Headhunters say that finding senior recruits for companies facing challenges is a different matter from identifying executive talent when times are good.

Bertrand Richard, head of European board practice at Spencer Stuart, says that if the company has a chance of improving, it is not a problem to find suitable candidates, but the right sort of person is different from those who would consider joining a healthier group. The sort of candidate intrigued by this role is, he says, “people who are interested in private equity-type deals.”

According to Mr. Richard: “Turnaround guys are much more interested in an assignment than in a career. They take the job for three to four years, sure that in one way or another, they won’t be there in five years’ time: Either they’ll be out or they’ll have turned the business around and quit.”

By contrast, someone considering joining a multinational company in normal circumstances is more interested in the chance to climb to the top of the organization, he says.

Beyond the general talk about how companies seek leadership rather than management when times are hard lie specific issues about the qualities sought in prospective recruits to a company in trouble.

Simon Hayes, head of the financial services board practice at Odgers Berndtson, says that in difficult times, companies focus on resilience. “In a market where the stresses and strains have to be greater, the ability to cope with those pressures goes up the scale,” he says.

Mr. Hayes is clear that clients are looking for executives prepared to take difficult decisions. “It’s relatively easy to be Mr. Nice Guy in good times but in tough times, when you have to go through the business with a red pen – well, not so many people enjoy that part of the job.”

But the idea that difficulties require someone wielding a hatchet at the top of a company is challenged by Nigel Nicholson, professor of organizational behaviour at London Business School.

“In difficult times, managers can be quite brutal. That is very counterproductive, as people won’t tell them the truth and people will find hiding places to keep themselves safe,” he says.

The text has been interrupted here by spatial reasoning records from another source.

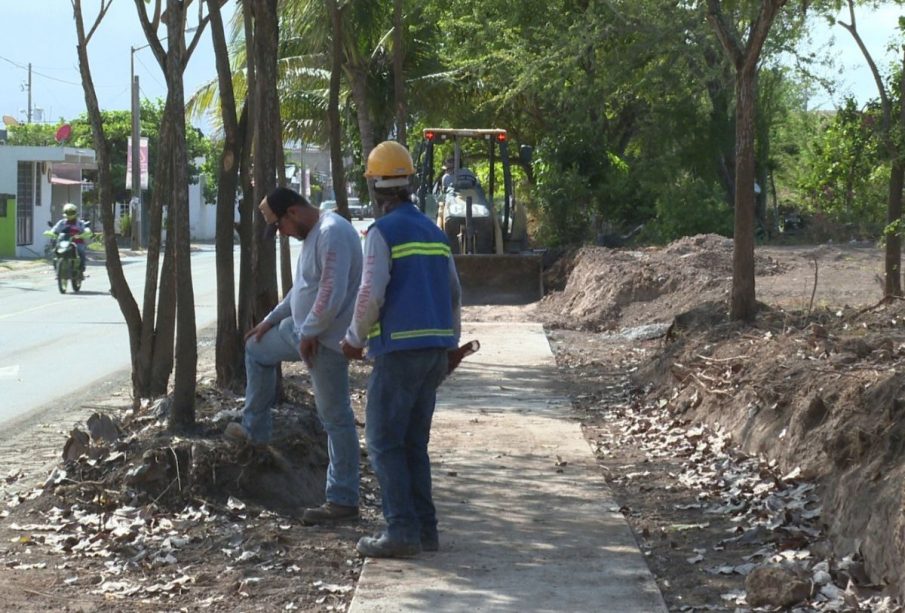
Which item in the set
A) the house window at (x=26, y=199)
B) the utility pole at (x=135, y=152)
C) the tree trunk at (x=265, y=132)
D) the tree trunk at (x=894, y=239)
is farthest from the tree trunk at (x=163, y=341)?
the house window at (x=26, y=199)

Instead, he says that the time for new executives to challenge a company and take a forceful approach is when business is going well. That is when a company should seek executives “who can make sure people do not get too cozy or complacent”.

Hard times, say headhunters, change the search process as well as the qualities businesses are looking for. Both candidates and companies carry out more due diligence and are more cautious.

“Five years ago there was a view that it didn’t really matter where you went in terms of financial services – compensation outweighed corporate future,” Mr. Hayes says. “Now you have to be a genius or a fortune teller to see how markets will go and, more importantly, what prospective employers might look like.”

Against the background of relatively high U.S. unemployment, one would think everyone would like a call from a headhunter. But Ms. Saxon says the reality is that “people are receptive to listening, but when it comes to making a commitment, the drop in home values and investment plans help create a heightened caution about making the right choice in terms of a move.”

Increased thoughtfulness among candidates and companies should, in theory, produce better appointments than those made in good times when rising tides lift all boats. Mr. Francis’s successor has not been named yet, but the recruitment environment should mean that he or she is worth the wait.